* [Consigna]:
Copia de forma literal y completa el texto sobre la jornada laboral de 3 horas que figura a continuación.

* [Página]:
_ _ _

La reivindicación de una jornada laboral de 3 horas resulta interesante, más allá de la cifra en sí, porque alerta contra una tendencia predominante en los movimientos revolucionarios de tipo soviético a privilegiar un enfoque "productivista" por sobre todas las demás consideraciones. No se trata de negar la necesidad de producir, sino de acentuar la cuestión de que, en un régimen socialista viable, la producción tiene que estar al servicio de la satisfacción de las necesidades de las personas. En definitiva, hacer del valor de uso el centro alrededor del cual gire todo el sistema productivo. En palabras de Lafargue, "a fin de encontrar trabajo para todos los improductivos de la sociedad actual, a fin de dejar la maquinaria industrial desarrollarse indefinidamente, la clase obrera deberá, como la burguesía, violentar sus gustos ascéticos, y desarrollar indefinidamente sus capacidades de consumo. En vez de comer por día una o dos onzas de carne dura como el cuero - cuando la come -, comerá sabrosos bifes de una o dos libras, en vez de beber moderadamente un vino malo, más católico que el papa, beberá bordeaux y borgoña, en grandes y profundas copas, sin bautismo industrial, y dejará el agua a los animales." (p. 212).

_ _ _

* [Datos proporcionados]:
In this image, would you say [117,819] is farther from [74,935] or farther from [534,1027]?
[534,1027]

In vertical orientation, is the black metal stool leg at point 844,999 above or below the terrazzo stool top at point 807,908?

_ _ _

* [Respuesta]:
La reivindicación de una jornada laboral de 3 horas resulta interesante, más allá de la cifra en sí, porque alerta contra una tendencia predominante en los movimientos revolucionarios de tipo soviético a privilegiar un enfoque "productivista" por sobre todas las demás consideraciones. No se trata de negar la necesidad de producir, sino de acentuar la cuestión de que, en un régimen socialista viable, la producción tiene que estar al servicio de la satisfacción de las necesidades de las personas. En definitiva, hacer del valor de uso el centro alrededor del cual gire todo el sistema productivo. En palabras de Lafargue, "a fin de encontrar trabajo para todos los improductivos de la sociedad actual, a fin de dejar la maquinaria industrial desarrollarse indefinidamente, la clase obrera deberá, como la burguesía, violentar sus gustos ascéticos, y desarrollar indefinidamente sus capacidades de consumo. En vez de comer por día una o dos onzas de carne dura como el cuero - cuando la come -, comerá sabrosos bifes de una o dos libras, en vez de beber moderadamente un vino malo, más católico que el papa, beberá bordeaux y borgoña, en grandes y profundas copas, sin bautismo industrial, y dejará el agua a los animales." (p. 212).